Salah satunya adalah pekerjaan estetika (aesthetic labour) yang menjadikan penampilan pekerja sebagai sebuah komoditas yang dapat meningkatkan kualitas pelayanan sekaligus menarik minat pasar sehingga diharapkan akan terjadi proses jual beli setelahnya (Katircioglu & Akgun Tekin, 2021).
Sementara itu, sebagaimana yang telah diketahui bersama, kemajuan ilmu pengetahuan dan teknologi yang pesat di era ini juga senantiasa diimbangi dengan adaptasi yang ‘gila-gilaan’ dari segala sektor kehidupan.
Namun, hal ini nyatanya berbanding terbalik dengan kualitas manusia yang ada, yang mana terjadi degradasi mental dan etika secara besar-besaran seiring waktu berjalan (Irmawati Musa, 2023). Sebagai contoh, profesi yang berkutat sebagai seorang pembuat konten yang berbau pornografi semakin meningkat akhir-akhir ini (Sanders et al., 2018).
Lantas, apa hubungannya dan apa masalahnya?
Titik berat dari hal tersebut adalah ketika terjadi sebuah kesalahpahaman yang mengakibatkan penyalahgunaan konten pornografi yang melibatkan sisi estetika dari seorang laki-laki ataupun perempuan untuk dikomersialisasi dan dimotenisasi secara digital (Cunningham et al., 2018).

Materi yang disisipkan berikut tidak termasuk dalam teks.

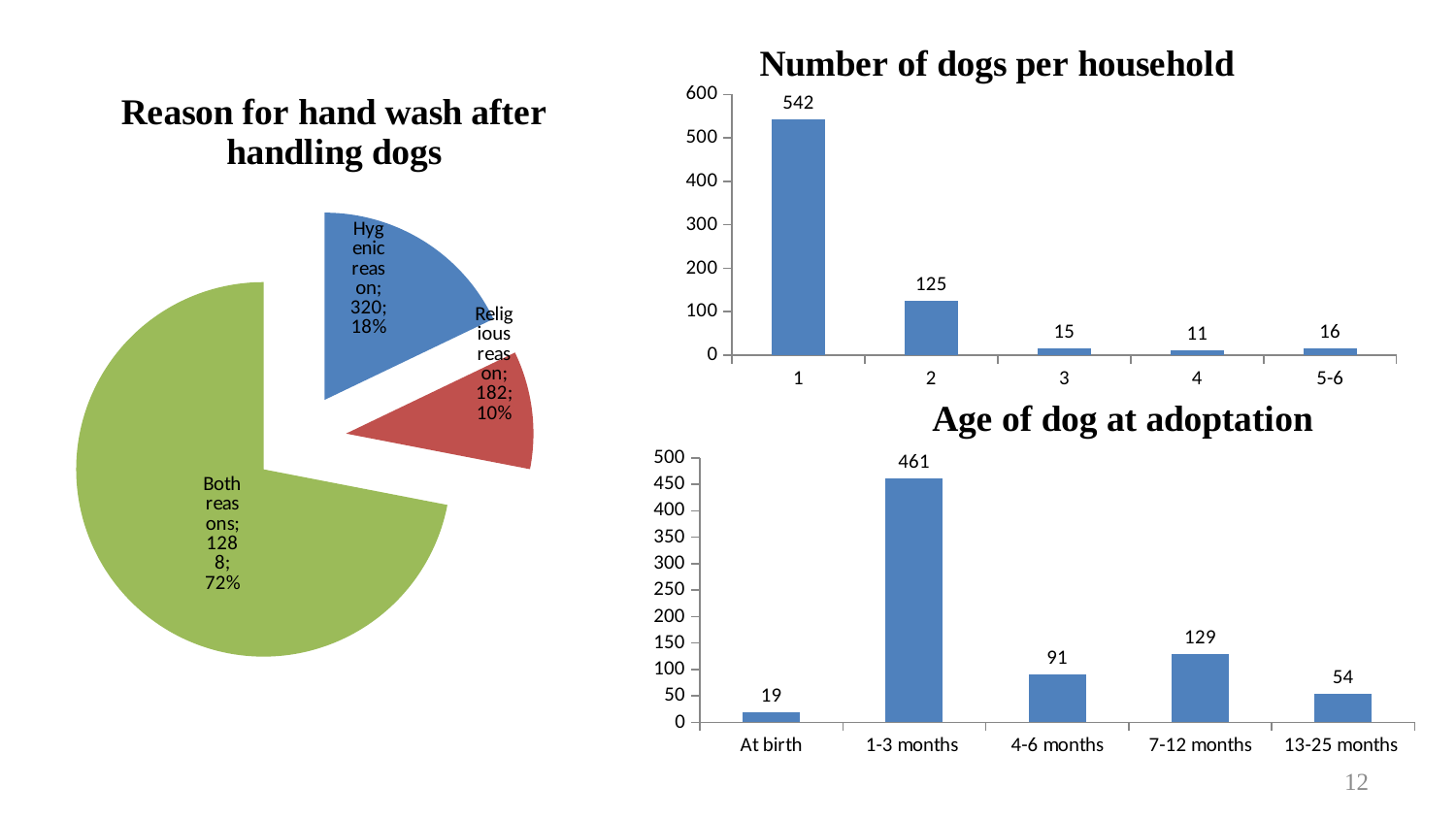
In the 'Reason for hand wash after handling dogs' chart, what is the value for 'Religious reason'? 182 In the 'Age of dog at adoptation' chart, which is larger, the value for 4-6 months or 13-25 months? 4-6 months In the 'Reason for hand wash after handling dogs' chart, what share does 'Both reasons' have? 72% What kind of chart is 'Age of dog at adoptation'? Bar chart In the 'Number of dogs per household' chart, what is the value for 1 dog? 542 In the 'Number of dogs per household' chart, how many categories are shown on the x axis? 5 In the 'Age of dog at adoptation' chart, what is the difference between the values for 1-3 months and At birth? 442 In the 'Number of dogs per household' chart, what is the difference between the values for 1 and 2? 417 In the 'Number of dogs per household' chart, which category has the lowest value? 4 In the 'Age of dog at adoptation' chart, what is the value for 7-12 months? 129 In the 'Age of dog at adoptation' chart, which category has the highest value? 1-3 months What kind of chart is 'Reason for hand wash after handling dogs'? Pie chart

Padahal, aesthetic labor harusnya hanya digunakan sebagai sebuah sarana yang memiliki kemampuan untuk meningkatkan nilai jual dari suatu produk atau jasa yang ditawarkan, bukan malah dijadikan sebagai produk itu sendiri.
Saat ini, media sosial sudah selayaknya kebutuhan primer yang harus dimiliki oleh setiap orang di dunia. Bersamaan dengan itu, hadir sebuah konsep yang disebut “industri hiburan media sosial” yang mendorong khalayak untuk berbisnis dengan menggunakan konten sebagai media informasi dan pemasaran melalui platform-platform media sosial (Cunningham & Craig, 2019).

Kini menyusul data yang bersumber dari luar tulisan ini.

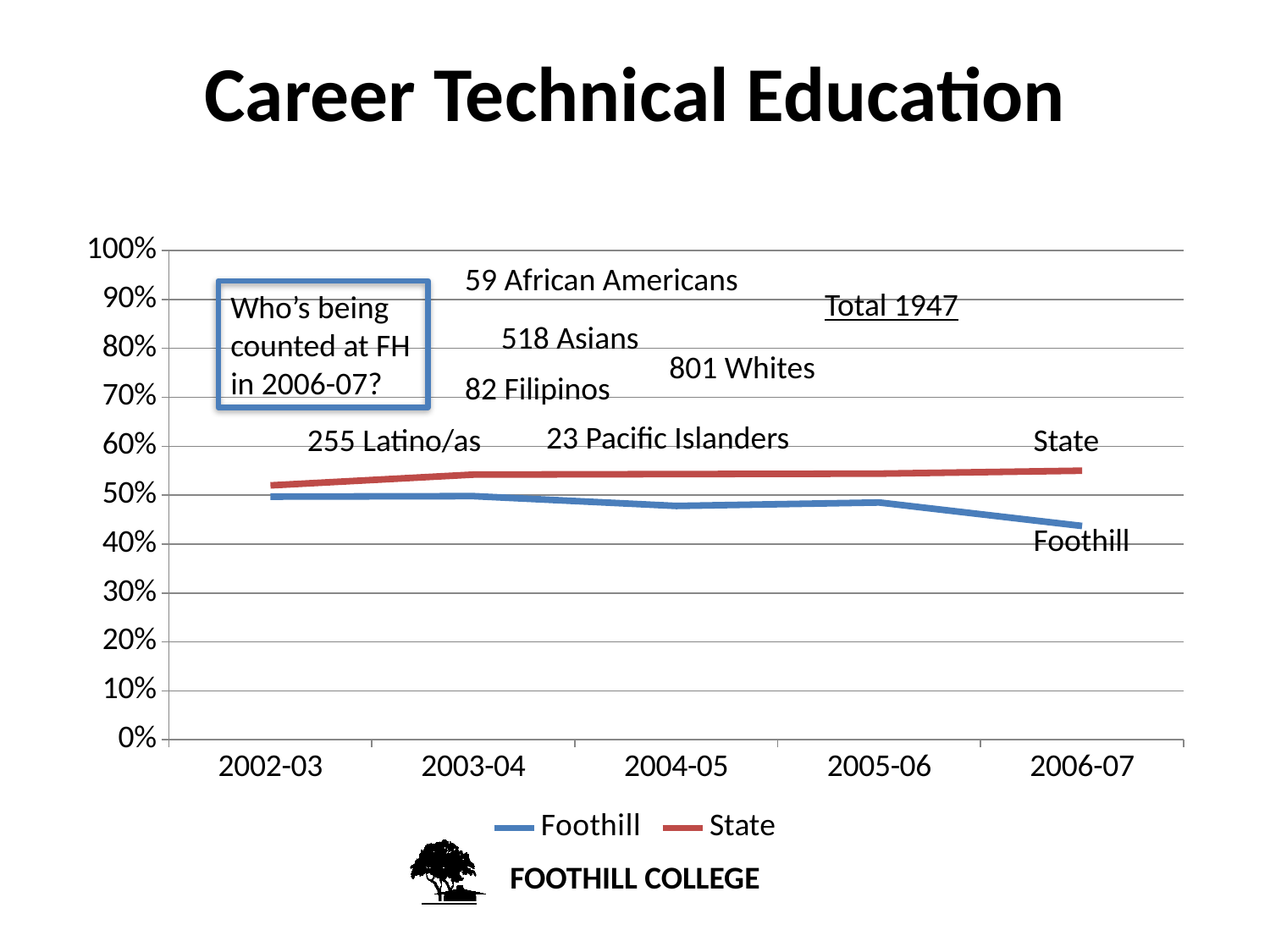
Is the Foothill value for 2004-05 greater or less than 50%? less Is the State value for 2006-07 greater or less than 50%? greater Is the Foothill value for 2006-07 greater or less than 50%? less What are the two entries in the chart legend? Foothill, State What colour is the State line in the chart? red Does the Foothill series rise or fall from 2005-06 to 2006-07? fall In which year is the Foothill series at its lowest? 2006-07 Which series is higher in 2006-07, Foothill or State? State How many academic years are shown on the x axis of the chart? 5 How many series does the chart legend list? 2 What kind of chart is shown on the slide? line chart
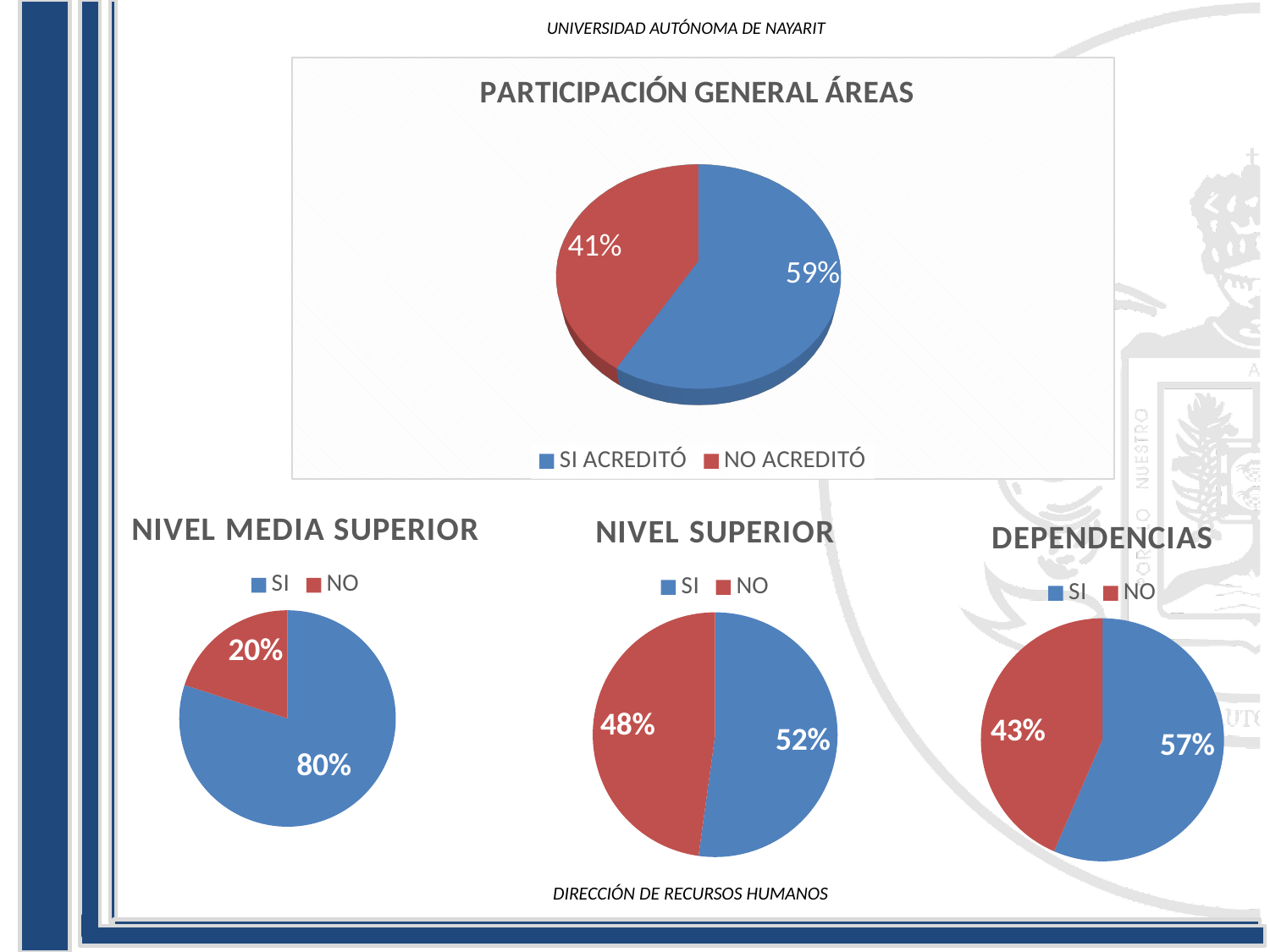
In the PARTICIPACIÓN GENERAL ÁREAS chart, what percentage is shown for SI ACREDITÓ? 59% In the PARTICIPACIÓN GENERAL ÁREAS chart, what is the difference between SI ACREDITÓ and NO ACREDITÓ? 18% In the NIVEL MEDIA SUPERIOR chart, what percentage is shown for NO? 20% In the DEPENDENCIAS chart, what percentage is shown for SI? 57% In the PARTICIPACIÓN GENERAL ÁREAS chart, what colour is the SI ACREDITÓ slice? Blue In the NIVEL MEDIA SUPERIOR chart, what percentage is shown for SI? 80% In the NIVEL SUPERIOR chart, what percentage is shown for NO? 48% How many slices does the DEPENDENCIAS chart have? 2 In the PARTICIPACIÓN GENERAL ÁREAS chart, what percentage is shown for NO ACREDITÓ? 41% In the NIVEL MEDIA SUPERIOR chart, what is the difference between the SI and NO percentages? 60% In the DEPENDENCIAS chart, which slice is larger, SI or NO? SI What kind of chart is the NIVEL SUPERIOR chart? Pie chart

Hal inilah yang pada akhirnya dimanfaatkan oleh sebagian orang untuk menjadikan media sosial sebagai sebuah wadah penyaluran konten seksual mereka yang setelah mengunggahnya, mereka akan menjual konten mereka, baik yang berbentuk audio, visual, maupun audio visual (Simpson & Smith, 2019).
Dengan demikian, wajar rasanya jikalau menyebut para pembuat konten seksual ini sebagai pekerja seks digital (PSD) yang menjajakan sisi seksual-estetika dari dirinya sendiri kepada banyak orang dengan menjadikan media sosial sebagai sebuah perantara dalam prosesnya.

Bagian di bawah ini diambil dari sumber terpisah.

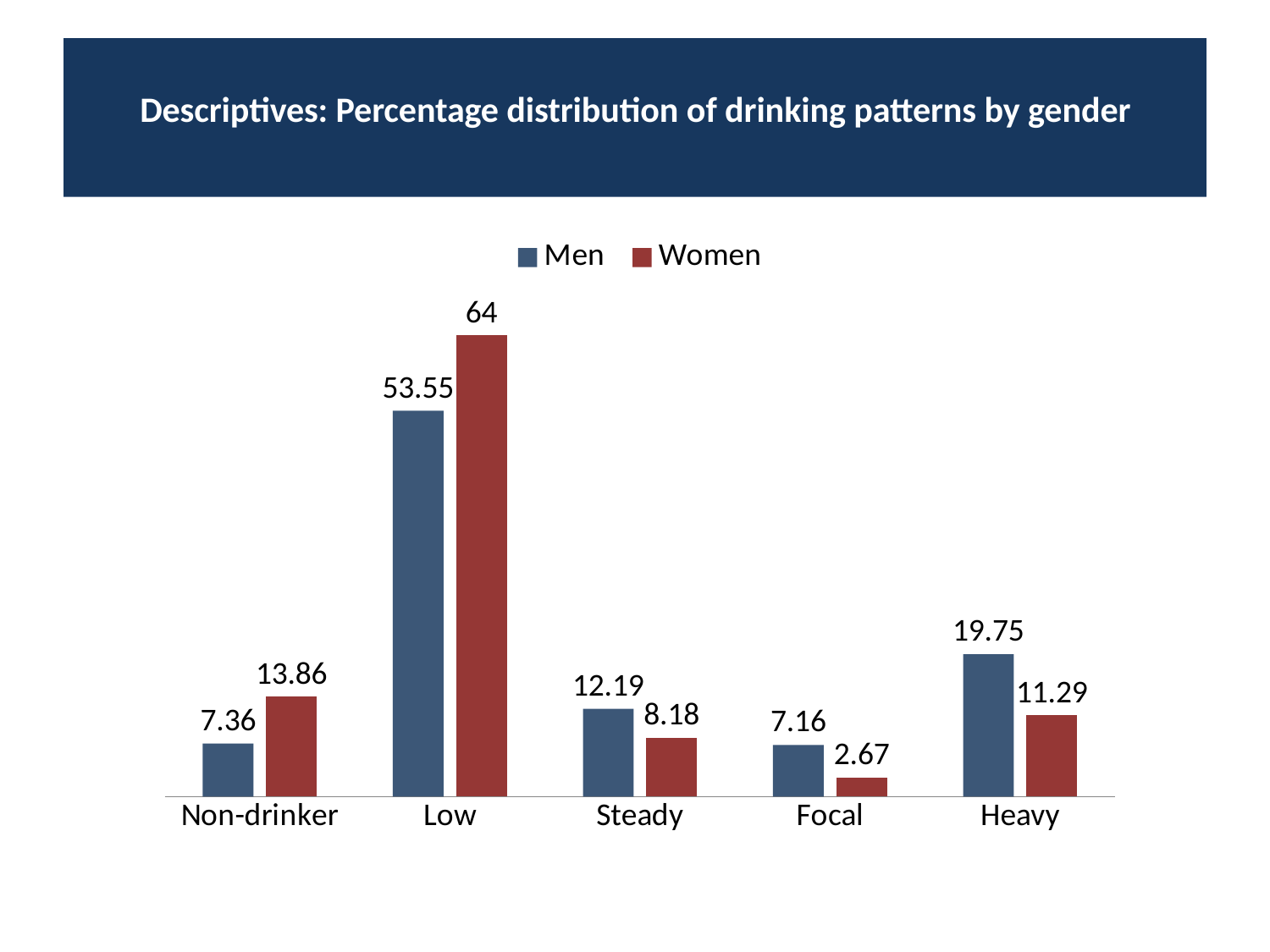
Which category has the lowest value for Men? Focal What is the title of the slide? Descriptives: Percentage distribution of drinking patterns by gender What is the value for Women in the Non-drinker category? 13.86 Which category has the highest value for Women? Low What is the difference between the Men and Women values in the Heavy category? 8.46 What kind of chart is shown on the slide? Bar chart What is the difference between the Women and Men values in the Low category? 10.45 How many categories are shown on the x axis? 5 In the Steady category, which is larger, the value for Men or for Women? Men What is the value for Women in the Focal category? 2.67 How many series does the legend list? 2 What is the value for Men in the Low category? 53.55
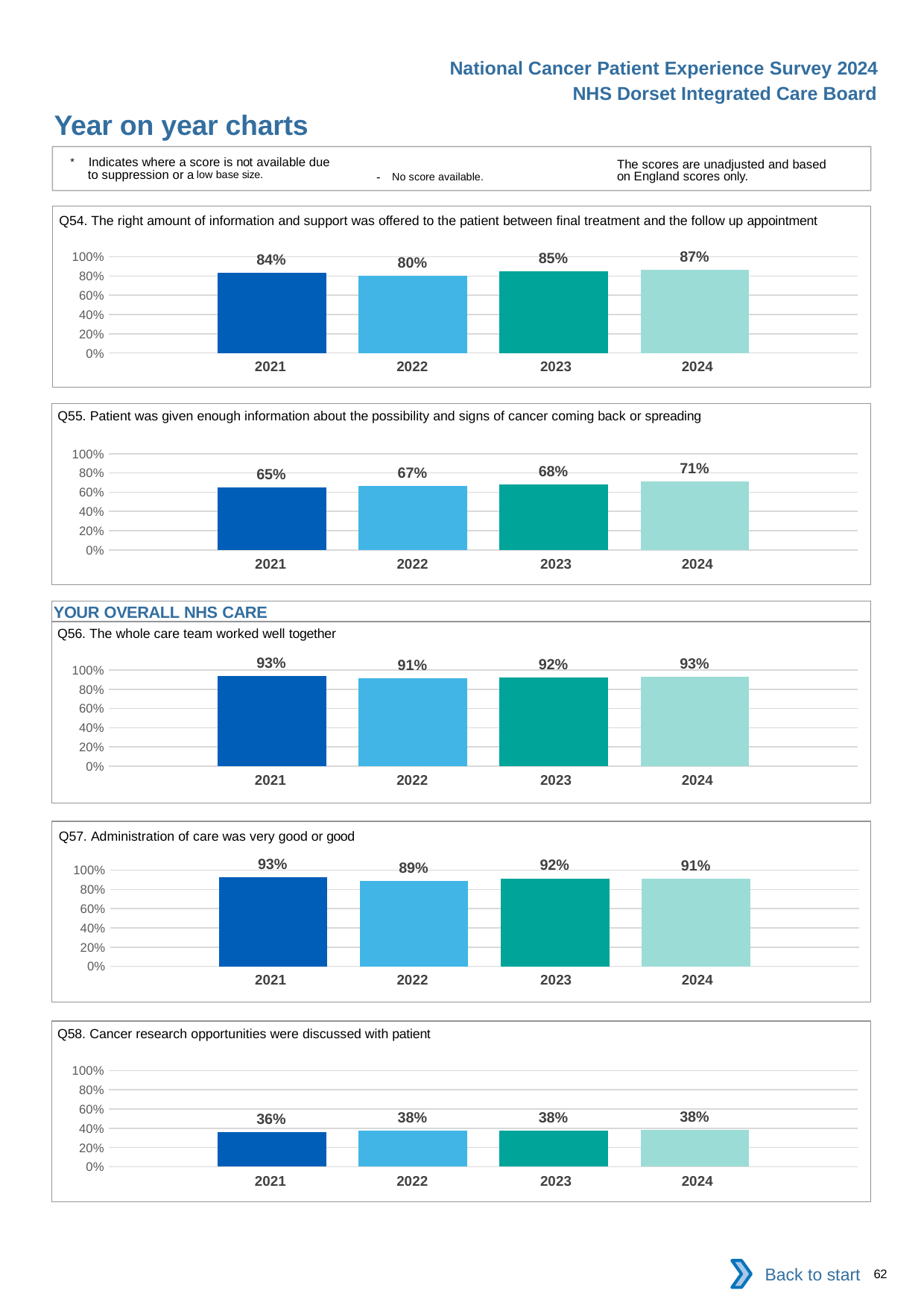
In the Q58 chart, is the value for 2021 greater or less than 40%? less In the Q54 chart, which year has the highest value? 2024 How many years are shown on the x axis of the Q58 chart? 4 In the Q56 chart, which year has the lowest value? 2022 In the Q57 chart, which is larger, the value for 2021 or the value for 2022? 2021 What kind of chart is the Q54 chart? bar chart In the Q58 chart, what is the value for 2023? 38% In the Q54 chart, what is the value for 2022? 80% In the Q55 chart, what is the difference between the 2024 and 2021 values? 6 percentage points In the Q55 chart, do the values rise or fall from 2021 to 2024? rise In the Q56 chart, what is the value for 2023? 92% In the Q57 chart, what is the value for 2024? 91%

Penyalahgunaan dalam bermedia sosial inilah yang bermasalah karena memiliki efek berantai yang cukup meresahkan masyarakat, yakni semakin tingginya tingkat pelecehan seksual terhadap perempuan karena paham “wanita adalah objek seksualitas pria” yang semakin menjamur di masyarakat (Muttamimah, 2022).